How many numbers between $1 - 1000$ leave no remainder when divided by $4$ and when divided by $6$ but not when divided by $21$?

Question

Numbers between $1 - 1000$ which leave no remainder when divided by $4$ and divided by $6$ but not by $21$?

I tried $$\frac{1000}{12} = 83 - \frac{83}{21} = 83-3 = 80$$

Am I correct?
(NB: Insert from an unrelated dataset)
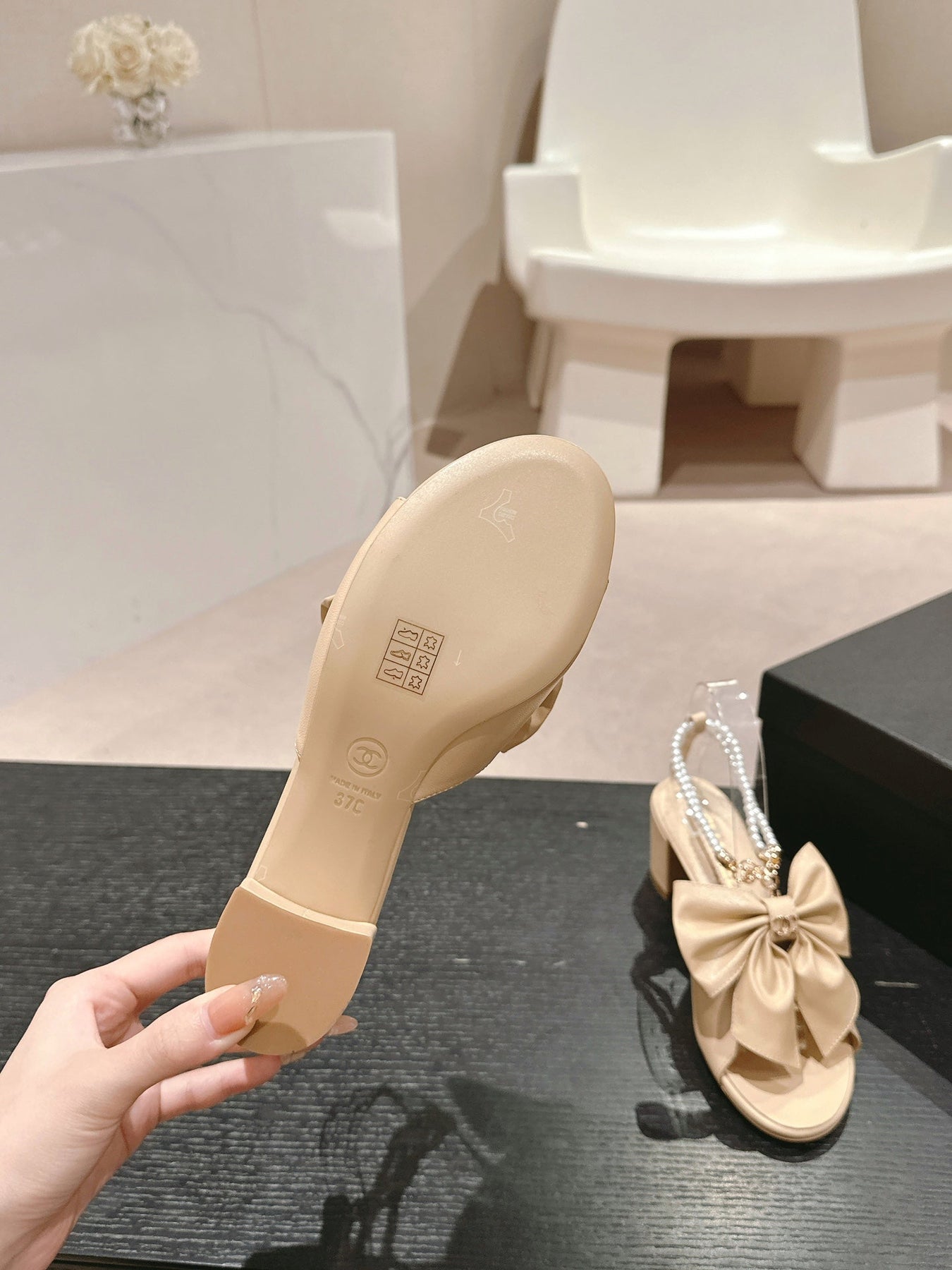 HIGH SANDAL WITH PEARL CHAIN IN BEIGE CREAM LAMBSKIN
Can someone please explain to me how it works?

Answer 1

If a number is divisible by both $4$ and $6$, then it is divisible by $\operatorname{lcm}(4, 6) = 12$. The number of multiples of $12$ that are at most $1000$ is $$\left\lfloor \frac{1000}{12} \right\rfloor = 83$$ where $\lfloor x \rfloor$ is the greatest integer less than $x$.

From these, we must subtract those numbers that are also divisible by $21$. Those numbers are divisible by $\operatorname{lcm}(4, 6, 21) = \operatorname{lcm}(12, 21) = 84$. The number of multiples of $84$ that are at most $1000$ is $$\left\lfloor \frac{1000}{84} \right\rfloor = 11$$ Hence, the number of positive integers less than or equal to $1000$ that are divisible by both $4$ and $6$ but not divisible by $21$ is $$\left\lfloor \frac{1000}{12} \right\rfloor - \left\lfloor \frac{1000}{84} \right\rfloor = 83 - 11 = 72$$

Answer 2

We get that the number is a multiple of 12 but not of 21. As 12 is coprime to 21, and $12 \times 21 = 252$, which has 3 multiples in 1-1000, we also know that there are 83 multiples of 12 in 1-1000. So, we get 83-3, which is equal to 3.